La résolution 1701 du Conseil de sécurité des Nations unies a mis fin à la guerre de 2006 entre Israël et le Hezbollah le 11 août 2006 et appelait le Hezbollah et les autres groupes armés à rester hors du sud du Liban, tandis que les forces israéliennes se retiraient. Le même compromis non résolu est revenu après le cessez-le-feu entre Israël et le Liban de novembre 2024, qui devait déplacer le Hezbollah au nord du fleuve Litani et rétablir le contrôle de l’État libanais. Un nouveau cessez-le-feu de 10 jours a été annoncé le 16 avril 2026 après plusieurs semaines de combats, mais le Hezbollah n’en était pas directement signataire. Cette faille structurelle a permis à chaque partie de présenter les attaques ultérieures comme des mesures défensives d’application, plutôt que comme l’effondrement du cessez-le-feu.

OIS Intelligence

Opposing perspectives

  1. Israel Defense Forces

    L’armée israélienne présente les ordres d’évacuation comme un avertissement de protection avant des opérations contre des positions du Hezbollah. Son argument le plus fort est que la présence du Hezbollah et ses attaques au sud du fleuve Litani violent l’architecture du cessez-le-feu et la résolution 1701, ce qui oblige Israël à agir avant que les communautés du nord d’Israël ne subissent de nouveaux tirs de roquettes ou de drones.

  2. Hezbollah

    Le Hezbollah présente ses attaques comme des représailles aux frappes israéliennes, aux mouvements terrestres et à la présence militaire continue à l’intérieur du Liban.
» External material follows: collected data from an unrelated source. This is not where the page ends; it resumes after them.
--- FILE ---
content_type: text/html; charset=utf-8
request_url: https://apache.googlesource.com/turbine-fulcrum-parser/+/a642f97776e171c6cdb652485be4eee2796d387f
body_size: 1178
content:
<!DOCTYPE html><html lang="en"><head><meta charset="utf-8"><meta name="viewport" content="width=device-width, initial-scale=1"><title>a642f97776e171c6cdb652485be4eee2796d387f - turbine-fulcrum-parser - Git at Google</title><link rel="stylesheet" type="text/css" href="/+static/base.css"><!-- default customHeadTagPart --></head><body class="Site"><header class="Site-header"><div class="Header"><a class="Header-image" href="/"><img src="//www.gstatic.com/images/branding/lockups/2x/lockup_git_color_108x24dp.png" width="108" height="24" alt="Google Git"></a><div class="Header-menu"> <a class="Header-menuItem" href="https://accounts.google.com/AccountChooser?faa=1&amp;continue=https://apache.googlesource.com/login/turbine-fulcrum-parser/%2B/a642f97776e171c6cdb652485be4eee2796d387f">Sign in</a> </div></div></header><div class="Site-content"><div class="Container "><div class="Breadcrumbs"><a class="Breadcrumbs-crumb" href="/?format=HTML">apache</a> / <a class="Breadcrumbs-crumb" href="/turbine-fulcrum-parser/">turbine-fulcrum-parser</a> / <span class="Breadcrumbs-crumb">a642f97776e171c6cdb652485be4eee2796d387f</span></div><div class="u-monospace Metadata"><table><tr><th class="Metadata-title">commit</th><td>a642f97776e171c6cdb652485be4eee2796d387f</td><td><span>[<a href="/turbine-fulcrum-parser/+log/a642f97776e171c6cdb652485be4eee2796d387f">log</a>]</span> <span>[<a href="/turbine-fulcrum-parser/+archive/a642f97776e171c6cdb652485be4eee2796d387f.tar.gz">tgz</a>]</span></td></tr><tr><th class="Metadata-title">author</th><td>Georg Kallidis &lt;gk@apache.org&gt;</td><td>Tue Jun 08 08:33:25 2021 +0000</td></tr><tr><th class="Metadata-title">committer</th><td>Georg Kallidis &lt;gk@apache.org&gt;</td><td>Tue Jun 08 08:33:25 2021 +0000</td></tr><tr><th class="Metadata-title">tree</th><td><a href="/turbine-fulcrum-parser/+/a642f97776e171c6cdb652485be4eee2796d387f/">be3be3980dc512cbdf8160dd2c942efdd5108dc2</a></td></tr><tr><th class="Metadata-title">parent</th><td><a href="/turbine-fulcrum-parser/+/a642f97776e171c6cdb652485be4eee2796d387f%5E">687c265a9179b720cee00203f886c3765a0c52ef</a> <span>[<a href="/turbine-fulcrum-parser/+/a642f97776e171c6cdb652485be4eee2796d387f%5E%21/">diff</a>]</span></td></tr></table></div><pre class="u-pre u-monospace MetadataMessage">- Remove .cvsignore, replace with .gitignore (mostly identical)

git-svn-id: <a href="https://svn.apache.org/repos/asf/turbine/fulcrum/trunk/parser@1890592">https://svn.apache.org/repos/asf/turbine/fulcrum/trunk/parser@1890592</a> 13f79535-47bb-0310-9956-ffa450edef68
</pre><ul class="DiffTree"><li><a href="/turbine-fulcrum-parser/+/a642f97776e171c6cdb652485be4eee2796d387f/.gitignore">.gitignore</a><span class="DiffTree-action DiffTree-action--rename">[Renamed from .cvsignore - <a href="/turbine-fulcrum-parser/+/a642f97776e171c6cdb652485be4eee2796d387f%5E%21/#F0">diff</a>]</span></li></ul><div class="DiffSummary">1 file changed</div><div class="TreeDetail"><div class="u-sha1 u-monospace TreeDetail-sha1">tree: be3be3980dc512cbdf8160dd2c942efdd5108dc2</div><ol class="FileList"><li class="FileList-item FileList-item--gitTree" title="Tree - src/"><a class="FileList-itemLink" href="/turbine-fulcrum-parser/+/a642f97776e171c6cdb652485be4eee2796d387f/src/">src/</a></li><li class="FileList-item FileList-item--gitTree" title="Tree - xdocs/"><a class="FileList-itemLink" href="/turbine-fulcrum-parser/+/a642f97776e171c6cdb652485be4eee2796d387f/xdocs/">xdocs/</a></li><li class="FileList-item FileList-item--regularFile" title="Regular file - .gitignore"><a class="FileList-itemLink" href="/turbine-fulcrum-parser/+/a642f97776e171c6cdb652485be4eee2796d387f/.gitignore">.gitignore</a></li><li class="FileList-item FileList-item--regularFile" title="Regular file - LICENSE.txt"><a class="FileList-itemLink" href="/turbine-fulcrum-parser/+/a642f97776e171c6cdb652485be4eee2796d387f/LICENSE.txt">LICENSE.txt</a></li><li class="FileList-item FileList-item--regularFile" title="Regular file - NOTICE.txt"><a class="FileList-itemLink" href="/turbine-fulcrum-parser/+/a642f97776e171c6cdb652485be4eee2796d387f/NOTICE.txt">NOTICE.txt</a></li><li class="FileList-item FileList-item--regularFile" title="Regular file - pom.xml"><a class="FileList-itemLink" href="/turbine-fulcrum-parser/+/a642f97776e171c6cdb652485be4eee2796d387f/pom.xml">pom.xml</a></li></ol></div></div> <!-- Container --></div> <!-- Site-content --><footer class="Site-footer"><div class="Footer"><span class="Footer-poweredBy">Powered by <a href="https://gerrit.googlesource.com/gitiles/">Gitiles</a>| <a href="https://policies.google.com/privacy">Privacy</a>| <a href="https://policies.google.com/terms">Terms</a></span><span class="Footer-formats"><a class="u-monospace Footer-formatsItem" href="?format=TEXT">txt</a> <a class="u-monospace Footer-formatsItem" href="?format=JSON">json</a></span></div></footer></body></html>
Son argument le plus fort est qu’un cessez-le-feu ne peut pas être appliqué uniquement aux acteurs armés libanais pendant qu’Israël continue d’opérer sur le territoire libanais et d’émettre des ordres de déplacement massif visant des civils.
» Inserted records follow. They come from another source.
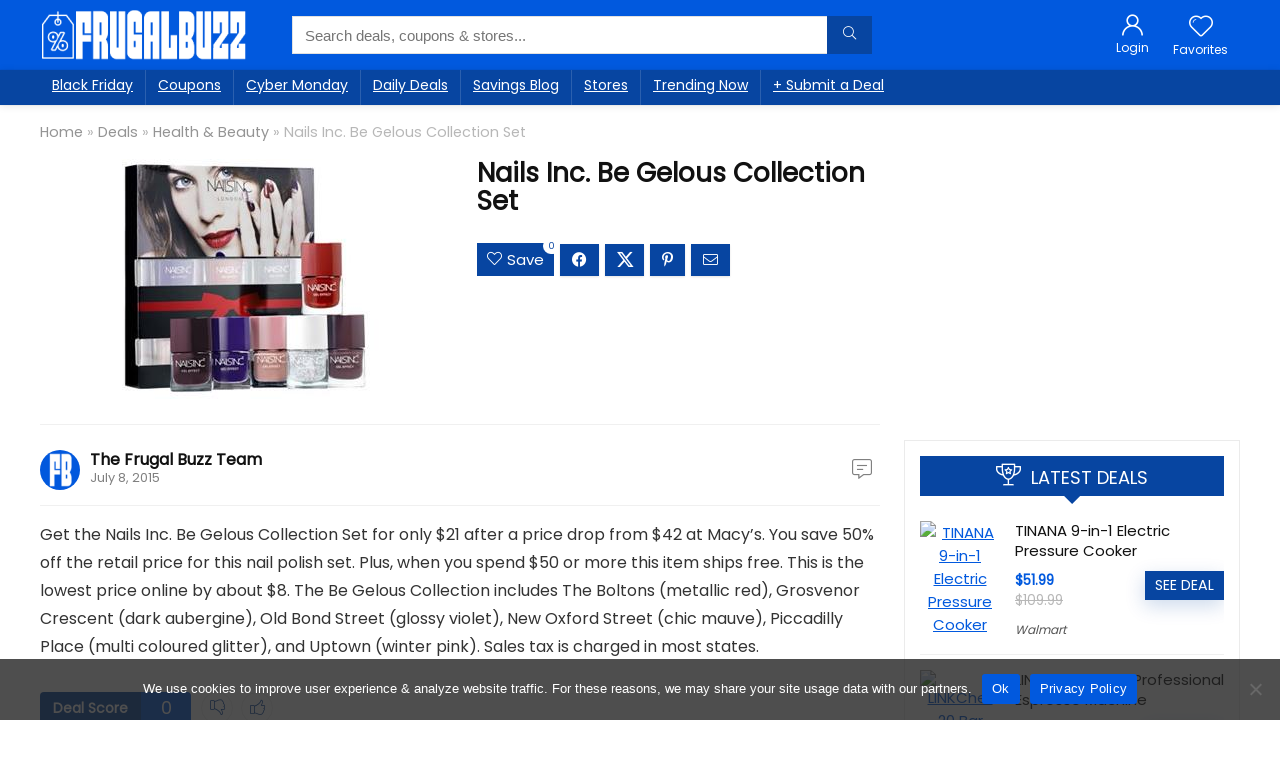

--- FILE ---
content_type: text/html; charset=utf-8
request_url: https://www.google.com/recaptcha/api2/aframe
body_size: 269
content:
<!DOCTYPE HTML><html><head><meta http-equiv="content-type" content="text/html; charset=UTF-8"></head><body><script nonce="-KE4jaVmCchyXbJLYBk56Q">/** Anti-fraud and anti-abuse applications only. See google.com/recaptcha */ try{var clients={'sodar':'https://pagead2.googlesyndication.com/pagead/sodar?'};window.addEventListener("message",function(a){try{if(a.source===window.parent){var b=JSON.parse(a.data);var c=clients[b['id']];if(c){var d=document.createElement('img');d.src=c+b['params']+'&rc='+(localStorage.getItem("rc::a")?sessionStorage.getItem("rc::b"):"");window.document.body.appendChild(d);sessionStorage.setItem("rc::e",parseInt(sessionStorage.getItem("rc::e")||0)+1);localStorage.setItem("rc::h",'1769912440783');}}}catch(b){}});window.parent.postMessage("_grecaptcha_ready", "*");}catch(b){}</script></body></html>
  3. Institutions étatiques libanaises

    Le cadre le plus fort des responsables libanais est celui de la souveraineté : les décisions militaires indépendantes du Hezbollah comme les opérations israéliennes affaiblissent la prétention de l’État à contrôler la guerre et la paix. La position libanaise dépend du renforcement de l’armée et de la diplomatie, tout en évitant une confrontation que l’État pourrait ne pas être en mesure de contenir.
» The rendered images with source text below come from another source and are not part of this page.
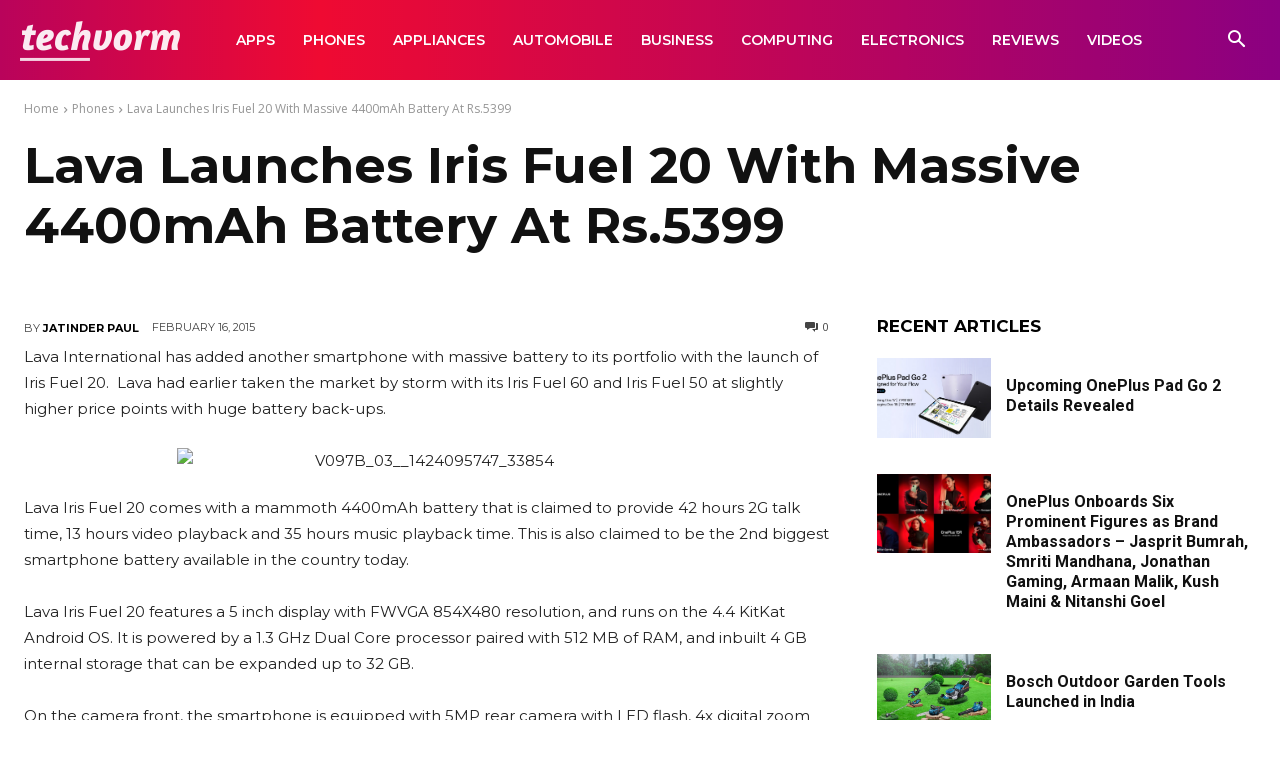

--- FILE ---
content_type: text/html; charset=UTF-8
request_url: https://techvorm.com/wp-admin/admin-ajax.php?td_theme_name=Newspaper&v=12.7.1
body_size: -385
content:
{"37799":66}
  4. Diplomatie de l’Union européenne

    Le cadre probable de l’UE est celui de l’endiguement et de l’accès humanitaire. Son argument le plus fort est que la priorité est d’arrêter l’escalade, de protéger les civils et de préserver un cadre fondé sur l’ONU, car un conflit plus large entre Israël, le Hezbollah et l’Iran aggraverait les déplacements, déstabiliserait le Liban et compliquerait la gestion de crise européenne.